» Task brief: Please count the lines of the data below that contain the word "field", and reply with only the number.
[Start of Extracted entries]
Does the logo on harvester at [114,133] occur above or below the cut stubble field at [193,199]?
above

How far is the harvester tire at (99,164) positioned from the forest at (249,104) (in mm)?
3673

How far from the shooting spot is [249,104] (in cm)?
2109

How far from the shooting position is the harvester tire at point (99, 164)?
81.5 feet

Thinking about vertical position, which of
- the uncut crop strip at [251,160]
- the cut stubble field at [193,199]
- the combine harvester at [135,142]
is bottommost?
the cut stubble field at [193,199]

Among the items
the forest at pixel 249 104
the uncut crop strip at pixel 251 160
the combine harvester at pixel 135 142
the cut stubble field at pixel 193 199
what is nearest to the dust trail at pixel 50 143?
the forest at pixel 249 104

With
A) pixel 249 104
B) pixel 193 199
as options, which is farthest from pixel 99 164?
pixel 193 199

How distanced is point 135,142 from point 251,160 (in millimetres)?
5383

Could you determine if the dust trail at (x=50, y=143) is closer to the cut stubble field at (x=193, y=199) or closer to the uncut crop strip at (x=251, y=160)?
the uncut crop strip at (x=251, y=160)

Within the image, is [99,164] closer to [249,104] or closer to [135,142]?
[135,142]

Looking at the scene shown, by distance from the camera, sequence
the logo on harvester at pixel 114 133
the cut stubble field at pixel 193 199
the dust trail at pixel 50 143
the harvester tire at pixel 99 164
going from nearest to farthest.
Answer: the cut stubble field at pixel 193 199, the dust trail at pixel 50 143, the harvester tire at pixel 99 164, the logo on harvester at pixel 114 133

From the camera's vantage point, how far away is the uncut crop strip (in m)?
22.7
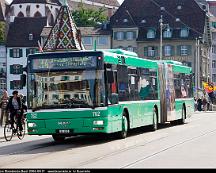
[End of Extracted entries]
» Answer: 7